_What is expected_
Print verbatim the lines of the records, starting at the line that contains "How far away" and ending at the last line of the records, with both ends included.

Collection entries
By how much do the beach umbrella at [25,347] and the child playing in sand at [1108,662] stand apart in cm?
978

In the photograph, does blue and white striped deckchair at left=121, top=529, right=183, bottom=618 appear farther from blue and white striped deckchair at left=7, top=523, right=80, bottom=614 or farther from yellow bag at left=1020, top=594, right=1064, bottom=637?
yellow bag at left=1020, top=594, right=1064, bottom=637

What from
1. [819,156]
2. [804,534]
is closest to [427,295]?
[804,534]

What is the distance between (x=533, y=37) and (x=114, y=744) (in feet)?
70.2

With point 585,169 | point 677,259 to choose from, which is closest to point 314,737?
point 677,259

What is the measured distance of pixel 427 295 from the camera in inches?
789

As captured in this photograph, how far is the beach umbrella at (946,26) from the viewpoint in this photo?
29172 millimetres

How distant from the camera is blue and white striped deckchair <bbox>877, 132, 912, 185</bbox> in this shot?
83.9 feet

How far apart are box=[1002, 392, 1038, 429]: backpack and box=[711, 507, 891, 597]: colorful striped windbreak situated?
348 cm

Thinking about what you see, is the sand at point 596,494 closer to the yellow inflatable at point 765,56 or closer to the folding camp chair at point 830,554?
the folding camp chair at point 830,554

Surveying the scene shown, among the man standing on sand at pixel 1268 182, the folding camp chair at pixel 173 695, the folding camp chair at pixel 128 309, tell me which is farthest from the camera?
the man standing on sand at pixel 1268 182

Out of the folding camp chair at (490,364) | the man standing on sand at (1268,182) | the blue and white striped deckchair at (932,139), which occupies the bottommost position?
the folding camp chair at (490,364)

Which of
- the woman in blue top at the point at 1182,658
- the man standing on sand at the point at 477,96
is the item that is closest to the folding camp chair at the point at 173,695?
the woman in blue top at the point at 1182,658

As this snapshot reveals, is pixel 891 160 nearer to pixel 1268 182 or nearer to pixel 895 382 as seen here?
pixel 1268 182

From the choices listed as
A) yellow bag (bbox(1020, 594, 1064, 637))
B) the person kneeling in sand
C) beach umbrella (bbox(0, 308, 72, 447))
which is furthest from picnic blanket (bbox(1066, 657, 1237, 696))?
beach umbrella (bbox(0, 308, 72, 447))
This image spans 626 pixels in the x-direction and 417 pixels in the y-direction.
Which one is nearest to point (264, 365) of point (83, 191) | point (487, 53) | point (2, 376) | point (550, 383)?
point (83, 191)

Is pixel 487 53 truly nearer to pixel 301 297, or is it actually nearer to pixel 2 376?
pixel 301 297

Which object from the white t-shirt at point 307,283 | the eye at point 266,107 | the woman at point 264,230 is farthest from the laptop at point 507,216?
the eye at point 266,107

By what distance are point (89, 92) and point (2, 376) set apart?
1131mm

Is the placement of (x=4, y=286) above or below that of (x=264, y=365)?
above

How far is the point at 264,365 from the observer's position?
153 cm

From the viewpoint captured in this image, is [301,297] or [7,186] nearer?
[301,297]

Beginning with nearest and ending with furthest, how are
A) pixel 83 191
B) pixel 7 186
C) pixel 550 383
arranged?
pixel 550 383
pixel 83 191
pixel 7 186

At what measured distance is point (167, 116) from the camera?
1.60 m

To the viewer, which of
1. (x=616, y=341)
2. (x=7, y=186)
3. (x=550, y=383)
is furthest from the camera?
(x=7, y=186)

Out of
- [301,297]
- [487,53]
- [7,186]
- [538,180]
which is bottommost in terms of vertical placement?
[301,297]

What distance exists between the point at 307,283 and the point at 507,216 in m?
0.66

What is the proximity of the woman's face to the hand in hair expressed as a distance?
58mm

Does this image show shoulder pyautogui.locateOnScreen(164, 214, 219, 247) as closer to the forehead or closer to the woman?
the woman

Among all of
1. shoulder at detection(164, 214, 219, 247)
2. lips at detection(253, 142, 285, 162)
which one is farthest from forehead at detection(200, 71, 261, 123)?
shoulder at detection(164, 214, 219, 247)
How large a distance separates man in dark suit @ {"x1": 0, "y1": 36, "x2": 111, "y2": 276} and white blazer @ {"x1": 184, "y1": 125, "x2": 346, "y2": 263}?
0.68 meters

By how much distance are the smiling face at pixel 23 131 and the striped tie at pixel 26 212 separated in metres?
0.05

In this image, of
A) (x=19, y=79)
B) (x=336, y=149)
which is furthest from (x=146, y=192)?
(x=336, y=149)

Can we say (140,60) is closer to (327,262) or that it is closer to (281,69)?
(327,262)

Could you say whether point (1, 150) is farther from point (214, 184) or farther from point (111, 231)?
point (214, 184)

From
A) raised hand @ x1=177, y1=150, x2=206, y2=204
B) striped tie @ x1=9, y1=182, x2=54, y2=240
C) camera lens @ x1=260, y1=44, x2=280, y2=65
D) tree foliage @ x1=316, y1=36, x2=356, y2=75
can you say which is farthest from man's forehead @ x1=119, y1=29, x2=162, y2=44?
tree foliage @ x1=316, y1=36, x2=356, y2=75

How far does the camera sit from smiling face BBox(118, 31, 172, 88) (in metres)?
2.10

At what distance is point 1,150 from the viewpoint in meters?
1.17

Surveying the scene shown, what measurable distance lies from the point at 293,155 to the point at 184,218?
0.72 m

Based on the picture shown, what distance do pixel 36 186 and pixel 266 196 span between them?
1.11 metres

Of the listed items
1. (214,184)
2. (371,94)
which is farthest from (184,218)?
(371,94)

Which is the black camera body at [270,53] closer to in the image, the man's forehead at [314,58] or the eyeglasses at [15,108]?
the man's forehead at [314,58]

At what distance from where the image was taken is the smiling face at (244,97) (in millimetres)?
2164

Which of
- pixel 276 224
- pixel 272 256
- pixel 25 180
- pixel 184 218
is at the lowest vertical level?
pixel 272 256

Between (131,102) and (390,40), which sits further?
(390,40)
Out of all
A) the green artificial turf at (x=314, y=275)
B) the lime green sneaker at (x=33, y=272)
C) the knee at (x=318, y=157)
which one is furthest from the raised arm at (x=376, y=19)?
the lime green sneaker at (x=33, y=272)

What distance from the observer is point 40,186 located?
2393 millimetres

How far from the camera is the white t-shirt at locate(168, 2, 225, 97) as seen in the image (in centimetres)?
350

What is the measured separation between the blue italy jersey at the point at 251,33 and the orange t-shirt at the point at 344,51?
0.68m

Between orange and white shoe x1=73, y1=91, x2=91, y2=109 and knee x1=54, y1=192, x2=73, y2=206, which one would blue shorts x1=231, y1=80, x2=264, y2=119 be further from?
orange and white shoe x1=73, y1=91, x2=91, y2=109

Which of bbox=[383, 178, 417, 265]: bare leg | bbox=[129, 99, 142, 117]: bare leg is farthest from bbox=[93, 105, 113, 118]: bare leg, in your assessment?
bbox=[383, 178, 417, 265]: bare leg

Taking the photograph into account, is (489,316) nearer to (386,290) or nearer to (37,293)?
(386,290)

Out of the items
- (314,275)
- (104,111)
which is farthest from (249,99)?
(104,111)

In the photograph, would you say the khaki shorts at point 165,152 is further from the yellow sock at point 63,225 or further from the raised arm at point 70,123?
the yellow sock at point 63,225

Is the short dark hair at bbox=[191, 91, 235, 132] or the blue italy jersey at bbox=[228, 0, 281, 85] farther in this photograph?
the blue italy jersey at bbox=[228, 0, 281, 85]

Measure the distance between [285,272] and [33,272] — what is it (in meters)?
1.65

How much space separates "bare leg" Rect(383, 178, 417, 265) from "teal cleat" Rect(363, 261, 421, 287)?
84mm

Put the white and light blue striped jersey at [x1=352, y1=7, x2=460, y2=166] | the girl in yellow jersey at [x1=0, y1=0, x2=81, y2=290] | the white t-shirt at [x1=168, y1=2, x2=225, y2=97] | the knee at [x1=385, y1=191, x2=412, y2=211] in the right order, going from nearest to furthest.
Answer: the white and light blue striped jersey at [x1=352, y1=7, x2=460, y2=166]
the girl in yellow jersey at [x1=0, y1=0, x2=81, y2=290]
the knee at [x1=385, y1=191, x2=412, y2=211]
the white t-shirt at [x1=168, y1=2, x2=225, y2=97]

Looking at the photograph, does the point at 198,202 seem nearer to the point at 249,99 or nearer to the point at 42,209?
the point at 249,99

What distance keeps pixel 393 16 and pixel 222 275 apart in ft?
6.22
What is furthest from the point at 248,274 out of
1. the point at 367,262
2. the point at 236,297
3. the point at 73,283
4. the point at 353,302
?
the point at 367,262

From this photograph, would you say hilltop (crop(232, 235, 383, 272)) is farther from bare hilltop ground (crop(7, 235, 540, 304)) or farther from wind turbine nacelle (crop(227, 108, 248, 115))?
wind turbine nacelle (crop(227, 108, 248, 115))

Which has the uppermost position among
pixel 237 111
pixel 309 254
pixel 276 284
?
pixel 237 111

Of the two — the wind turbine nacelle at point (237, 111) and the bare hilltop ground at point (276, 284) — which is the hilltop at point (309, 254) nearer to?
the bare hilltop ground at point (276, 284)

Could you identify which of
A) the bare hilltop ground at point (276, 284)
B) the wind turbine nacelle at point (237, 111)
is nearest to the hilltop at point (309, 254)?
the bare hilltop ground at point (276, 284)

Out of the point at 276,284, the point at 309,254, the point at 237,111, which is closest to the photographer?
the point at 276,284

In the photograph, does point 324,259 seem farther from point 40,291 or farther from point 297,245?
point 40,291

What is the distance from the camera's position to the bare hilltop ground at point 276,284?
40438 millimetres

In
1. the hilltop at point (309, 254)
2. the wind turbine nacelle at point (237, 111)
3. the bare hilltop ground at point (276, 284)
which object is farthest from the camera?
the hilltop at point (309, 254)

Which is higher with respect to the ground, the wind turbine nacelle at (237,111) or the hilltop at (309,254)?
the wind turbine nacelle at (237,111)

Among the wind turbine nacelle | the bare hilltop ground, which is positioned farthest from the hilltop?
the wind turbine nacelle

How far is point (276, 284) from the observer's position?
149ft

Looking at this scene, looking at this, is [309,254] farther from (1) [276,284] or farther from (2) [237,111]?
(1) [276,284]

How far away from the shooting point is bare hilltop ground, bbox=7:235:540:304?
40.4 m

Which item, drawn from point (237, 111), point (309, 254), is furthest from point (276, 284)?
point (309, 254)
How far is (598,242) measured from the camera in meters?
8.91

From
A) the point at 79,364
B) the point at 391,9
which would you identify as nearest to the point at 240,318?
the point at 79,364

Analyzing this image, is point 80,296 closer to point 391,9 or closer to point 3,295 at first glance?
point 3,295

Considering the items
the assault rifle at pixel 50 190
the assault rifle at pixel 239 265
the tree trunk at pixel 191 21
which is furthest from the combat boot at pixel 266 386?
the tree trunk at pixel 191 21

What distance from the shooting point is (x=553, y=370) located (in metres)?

_Expected output_
How far away from the shooting point is bare hilltop ground, bbox=7:235:540:304?
40.4 m

Which item, drawn from point (237, 111), point (309, 254), is furthest from point (276, 284)?
point (309, 254)
How far is (598,242) measured from the camera in meters?
8.91

From
A) the point at 79,364
B) the point at 391,9
which would you identify as nearest to the point at 240,318?
the point at 79,364

Analyzing this image, is point 80,296 closer to point 391,9 or closer to point 3,295 at first glance?
point 3,295

Considering the items
the assault rifle at pixel 50 190
the assault rifle at pixel 239 265
the tree trunk at pixel 191 21
which is furthest from the combat boot at pixel 266 386?
the tree trunk at pixel 191 21

What distance from the shooting point is (x=553, y=370) located (in metres)?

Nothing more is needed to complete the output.